## Jobs:
(a) Copy word for word the part of the blog post on gay marriage that begins at the words "I’d like to" and ends after the words "definition? I see.".
(b) Answer these questions from the blog post on gay marriage:
(i) What date does the post carry?
(ii) What name does the commenter suggest for something other than marriage?
(iii) In one of the ideas of marriage the writer lists, who arranges the marriage?
(c) Decide whether each statement agrees with the blog post on gay marriage, answering yes or no and quoting the words of the post that settle it:
(i) The commenter suggests calling a separate process "Euphoria."
(ii) The writer says gay marriage is a modern invention.
(iii) The writer says the definition of marriage has changed only a few times.

-- begin Passage given --

Tuesday, November 10, 2009

Gay Marriage: The Debate Continues

I received the following comment on my last post about gay marriage.

I just have issues with the re-definition of marriage. You can say it "quacks" like a duck but really, it doesn't. Where do you draw the line? Should elementary and secondary school gym classes all shower together? Who has the right to tell a boy that he isn't a girl and so he isn't allowed to shower with the other girls? Marriage is between a man and a woman. I don't see why "gays" feel the need to redefine it? Make something else special and create a process for that. Call it "Euphoria" or what ever you want, but if you redefine marriage, then we should be able to call man-woman interactions gay (because according to you, we should be able to call anything whatever we want). Just a thought...

I’d like to address this very thoroughly…so here goes…

“I just have issues with the re-definition of marriage.”

Which one? The so called definition of marriage has changed countless times throughout history, as I pointed out already in my previous post. In fact, gay marriage is nothing new and has been practiced before modern times. So which cultural idea of marriage should we go back to? How about one in which women are property with no rights? How about one where parents arrange the marriage for their children. How about one in which divorce is illegal? Oh…wait. You mean you have issues with defining marriage as anything other than YOUR definition? I see.

-- end Passage given --
-- begin Extracted records --

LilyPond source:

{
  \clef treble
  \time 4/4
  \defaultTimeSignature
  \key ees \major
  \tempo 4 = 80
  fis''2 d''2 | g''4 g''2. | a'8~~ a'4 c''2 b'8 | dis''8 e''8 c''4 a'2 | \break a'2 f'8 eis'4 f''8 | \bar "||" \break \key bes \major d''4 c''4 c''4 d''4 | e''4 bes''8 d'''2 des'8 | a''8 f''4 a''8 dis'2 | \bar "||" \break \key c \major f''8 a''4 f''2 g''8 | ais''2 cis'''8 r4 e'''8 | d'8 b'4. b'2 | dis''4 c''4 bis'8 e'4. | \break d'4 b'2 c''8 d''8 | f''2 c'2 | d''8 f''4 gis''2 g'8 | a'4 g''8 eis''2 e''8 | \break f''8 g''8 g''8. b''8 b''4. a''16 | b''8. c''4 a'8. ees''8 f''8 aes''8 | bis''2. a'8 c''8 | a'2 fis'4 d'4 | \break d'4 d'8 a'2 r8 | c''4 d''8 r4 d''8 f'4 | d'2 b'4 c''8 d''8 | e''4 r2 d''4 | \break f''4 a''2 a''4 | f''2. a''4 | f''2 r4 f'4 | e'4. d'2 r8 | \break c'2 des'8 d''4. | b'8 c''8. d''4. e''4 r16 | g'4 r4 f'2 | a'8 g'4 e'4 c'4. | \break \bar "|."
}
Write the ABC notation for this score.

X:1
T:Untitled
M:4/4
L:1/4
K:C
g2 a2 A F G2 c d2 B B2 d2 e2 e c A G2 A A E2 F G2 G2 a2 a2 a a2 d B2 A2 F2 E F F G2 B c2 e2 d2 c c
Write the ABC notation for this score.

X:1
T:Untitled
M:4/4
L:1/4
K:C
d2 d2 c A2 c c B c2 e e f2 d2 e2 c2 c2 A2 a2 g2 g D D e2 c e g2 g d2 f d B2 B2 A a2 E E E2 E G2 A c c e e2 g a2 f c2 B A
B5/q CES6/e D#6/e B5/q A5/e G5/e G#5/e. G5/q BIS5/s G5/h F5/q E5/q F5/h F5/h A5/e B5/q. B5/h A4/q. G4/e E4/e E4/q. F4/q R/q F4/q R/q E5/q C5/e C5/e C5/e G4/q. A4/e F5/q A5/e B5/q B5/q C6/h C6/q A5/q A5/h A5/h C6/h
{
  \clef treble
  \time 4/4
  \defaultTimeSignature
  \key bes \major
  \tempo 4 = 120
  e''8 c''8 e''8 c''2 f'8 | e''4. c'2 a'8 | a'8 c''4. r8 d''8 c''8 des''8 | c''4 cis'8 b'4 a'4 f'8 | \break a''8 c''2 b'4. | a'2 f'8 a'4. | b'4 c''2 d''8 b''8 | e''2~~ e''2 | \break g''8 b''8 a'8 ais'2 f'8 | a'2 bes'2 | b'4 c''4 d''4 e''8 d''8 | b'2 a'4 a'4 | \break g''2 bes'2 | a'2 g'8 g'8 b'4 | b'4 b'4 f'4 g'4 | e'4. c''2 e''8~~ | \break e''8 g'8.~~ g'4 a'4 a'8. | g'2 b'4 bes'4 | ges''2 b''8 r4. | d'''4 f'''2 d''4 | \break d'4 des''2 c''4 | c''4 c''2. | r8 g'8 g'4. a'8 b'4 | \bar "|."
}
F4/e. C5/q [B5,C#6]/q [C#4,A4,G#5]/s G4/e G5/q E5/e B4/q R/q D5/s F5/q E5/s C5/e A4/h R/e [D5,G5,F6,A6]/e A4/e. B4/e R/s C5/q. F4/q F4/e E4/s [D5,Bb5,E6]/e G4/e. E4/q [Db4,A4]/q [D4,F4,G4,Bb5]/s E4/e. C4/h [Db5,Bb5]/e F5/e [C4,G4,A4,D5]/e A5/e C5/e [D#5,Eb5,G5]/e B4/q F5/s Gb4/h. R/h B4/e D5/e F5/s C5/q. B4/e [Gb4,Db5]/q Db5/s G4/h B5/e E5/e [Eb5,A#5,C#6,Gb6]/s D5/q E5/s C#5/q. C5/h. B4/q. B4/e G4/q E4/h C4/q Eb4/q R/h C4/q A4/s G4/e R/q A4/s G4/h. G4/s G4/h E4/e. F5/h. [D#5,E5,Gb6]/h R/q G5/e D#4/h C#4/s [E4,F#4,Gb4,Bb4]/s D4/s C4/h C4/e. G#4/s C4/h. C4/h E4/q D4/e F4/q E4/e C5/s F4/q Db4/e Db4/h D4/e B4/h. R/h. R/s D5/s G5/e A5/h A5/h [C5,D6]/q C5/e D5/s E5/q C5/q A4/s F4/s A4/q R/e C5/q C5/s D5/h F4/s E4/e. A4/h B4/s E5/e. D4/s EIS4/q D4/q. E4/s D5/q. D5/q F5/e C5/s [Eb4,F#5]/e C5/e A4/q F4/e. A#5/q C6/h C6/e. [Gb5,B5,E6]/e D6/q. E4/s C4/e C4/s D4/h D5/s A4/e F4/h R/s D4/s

-- end Extracted records --

## Exercise answers:
(a)
I’d like to address this very thoroughly…so here goes…

“I just have issues with the re-definition of marriage.”

Which one? The so called definition of marriage has changed countless times throughout history, as I pointed out already in my previous post. In fact, gay marriage is nothing new and has been practiced before modern times. So which cultural idea of marriage should we go back to? How about one in which women are property with no rights? How about one where parents arrange the marriage for their children. How about one in which divorce is illegal? Oh…wait. You mean you have issues with defining marriage as anything other than YOUR definition? I see.

(b)
(i) Tuesday, November 10, 2009
(ii) "Euphoria"
(iii) The parents arrange it for their children.

(c)
(i) Yes: “Call it "Euphoria" or what ever you want”
(ii) No: "gay marriage is nothing new and has been practiced before modern times"
(iii) No: "The so called definition of marriage has changed countless times throughout history"